By corollary, during refeeding, we would expect that the first proteins to be repleted are liver proteins, with muscle protein being rebuilt afterwards. So while it has been suggested that the low-protein days will cause the loss of liver proteins while the high-protein days will cause the gain of mainly muscle proteins, this seems a highly illogical path for the body to take as it would allow the progressive depletion of organ proteins with the progressive growth of muscle protein. This would most likely eventually result in the death of the organism.
In addition, the studies cited above demonstrate perhaps the biggest problem with the whole concept of protein cycling, as the body’s protein stores are repleted (sometimes referred to as ‘catch-up’ growth), rates of oxidation, synthesis and breakdown return to the levels they were at prior to the low-protein phase. So not only does the body appear to first replete those proteins which were first lost (liver and other organ proteins), but by the time those proteins are repleted, the body has readapted to the current level of protein intake. In all likelihood, the net result of protein cycling will be no change in total body protein stores. This should be contrasted to simply keeping protein intake at appropriate levels (at or slightly less than 1 g/lb as discussed in Part 1) to allow gains to occur at their normal rate.
Summary
There are a number of mechanisms by which the body can adapt to increasing and decreasing protein intakes. Arguably the most important is rates of oxidation, which can increase or decrease rapidly to compensate for increasing and decreasing protein intakes. In addition, rates of protein synthesis and breakdown can be altered, with both typically decreasing with lowered protein intakes, and increasing with raised protein intakes. Finally, the amount of urea produced, which is related to AA oxidation, may be altered.

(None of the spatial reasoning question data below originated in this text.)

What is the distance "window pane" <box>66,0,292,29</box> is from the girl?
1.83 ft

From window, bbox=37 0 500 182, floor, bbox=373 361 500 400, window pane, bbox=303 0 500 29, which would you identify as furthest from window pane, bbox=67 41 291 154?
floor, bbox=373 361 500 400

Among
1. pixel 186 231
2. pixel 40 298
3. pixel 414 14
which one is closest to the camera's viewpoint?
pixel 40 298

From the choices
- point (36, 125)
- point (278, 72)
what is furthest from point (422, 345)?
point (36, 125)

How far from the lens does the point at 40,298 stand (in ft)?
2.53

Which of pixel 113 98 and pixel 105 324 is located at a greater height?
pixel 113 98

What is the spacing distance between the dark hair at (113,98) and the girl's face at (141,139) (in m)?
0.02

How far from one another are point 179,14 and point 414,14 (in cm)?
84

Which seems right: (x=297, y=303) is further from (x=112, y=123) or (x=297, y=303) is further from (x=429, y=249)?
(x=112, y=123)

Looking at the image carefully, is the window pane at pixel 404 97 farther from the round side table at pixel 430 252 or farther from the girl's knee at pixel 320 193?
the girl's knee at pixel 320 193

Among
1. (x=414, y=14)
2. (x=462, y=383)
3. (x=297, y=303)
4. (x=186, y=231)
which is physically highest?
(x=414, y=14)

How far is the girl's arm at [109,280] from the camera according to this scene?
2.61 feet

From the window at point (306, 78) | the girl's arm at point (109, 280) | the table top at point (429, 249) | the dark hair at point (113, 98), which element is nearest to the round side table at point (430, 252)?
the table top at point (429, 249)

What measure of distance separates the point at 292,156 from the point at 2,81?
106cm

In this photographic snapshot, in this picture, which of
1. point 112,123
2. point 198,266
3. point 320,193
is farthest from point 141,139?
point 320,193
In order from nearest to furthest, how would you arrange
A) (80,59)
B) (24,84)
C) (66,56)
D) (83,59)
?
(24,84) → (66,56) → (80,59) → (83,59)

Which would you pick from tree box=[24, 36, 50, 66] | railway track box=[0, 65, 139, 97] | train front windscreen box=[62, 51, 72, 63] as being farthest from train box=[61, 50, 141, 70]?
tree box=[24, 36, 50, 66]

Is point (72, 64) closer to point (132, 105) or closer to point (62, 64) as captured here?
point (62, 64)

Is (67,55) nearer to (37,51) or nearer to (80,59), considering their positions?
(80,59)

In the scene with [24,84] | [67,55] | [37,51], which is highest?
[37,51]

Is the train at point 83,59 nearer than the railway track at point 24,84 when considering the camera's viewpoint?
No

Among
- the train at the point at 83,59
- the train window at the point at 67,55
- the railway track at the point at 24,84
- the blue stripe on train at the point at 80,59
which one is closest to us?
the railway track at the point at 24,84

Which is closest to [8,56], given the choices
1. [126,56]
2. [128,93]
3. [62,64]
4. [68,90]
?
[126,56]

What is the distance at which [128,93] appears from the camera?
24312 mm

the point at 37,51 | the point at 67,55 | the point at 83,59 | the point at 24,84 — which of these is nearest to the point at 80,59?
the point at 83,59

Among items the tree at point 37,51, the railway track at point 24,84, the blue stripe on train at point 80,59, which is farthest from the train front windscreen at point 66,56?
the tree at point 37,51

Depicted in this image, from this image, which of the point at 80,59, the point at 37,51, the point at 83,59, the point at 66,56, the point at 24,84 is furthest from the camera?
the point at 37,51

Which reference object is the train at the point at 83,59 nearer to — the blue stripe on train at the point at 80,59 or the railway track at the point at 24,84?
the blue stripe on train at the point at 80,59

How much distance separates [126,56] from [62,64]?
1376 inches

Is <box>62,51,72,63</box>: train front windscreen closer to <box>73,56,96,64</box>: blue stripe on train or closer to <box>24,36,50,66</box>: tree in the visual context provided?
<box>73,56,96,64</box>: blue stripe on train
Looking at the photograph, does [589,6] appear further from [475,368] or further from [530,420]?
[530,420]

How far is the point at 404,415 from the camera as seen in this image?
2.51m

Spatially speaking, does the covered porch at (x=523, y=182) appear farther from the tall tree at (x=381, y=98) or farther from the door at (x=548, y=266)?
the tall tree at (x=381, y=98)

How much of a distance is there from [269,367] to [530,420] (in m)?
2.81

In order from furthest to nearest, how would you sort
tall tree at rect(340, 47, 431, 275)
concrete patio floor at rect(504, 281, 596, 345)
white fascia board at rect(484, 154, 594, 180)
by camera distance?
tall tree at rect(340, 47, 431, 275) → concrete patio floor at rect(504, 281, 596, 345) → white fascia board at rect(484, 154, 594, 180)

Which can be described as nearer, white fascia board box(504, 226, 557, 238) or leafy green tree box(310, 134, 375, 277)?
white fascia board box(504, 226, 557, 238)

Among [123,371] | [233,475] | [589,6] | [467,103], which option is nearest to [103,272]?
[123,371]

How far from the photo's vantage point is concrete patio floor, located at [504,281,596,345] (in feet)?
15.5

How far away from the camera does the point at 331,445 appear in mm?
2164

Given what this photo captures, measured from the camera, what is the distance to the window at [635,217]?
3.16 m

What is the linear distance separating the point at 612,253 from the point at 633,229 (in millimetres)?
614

Although comprehensive data is lacking, it appears that the major adaptations to altered protein intakes take place fairly rapidly, within a number of days. In rats, this may be 3-7 days, in humans 9-12 days or slightly longer.
While more research is needed, it appears the the first proteins lost during protein deprivation are liver and other organ proteins. By the same token, during protein refeeding (or simply high protein feeding) it appears that liver proteins are the first to be synthesized.
With regards to the concept of protein cycling, while the general idea is somewhat logical, in that decreasing protein intake can cause a transient decrease in oxidation and turnover, there is little indication that there will be a net gain in body protein when protein intake is increased again. In the same way that liver proteins are the first lost, they will likely be the first regained. And by the time liver proteins have been rebuilt, rates of oxidation and turnover will have returned to normal, leaving the individual with no net gains.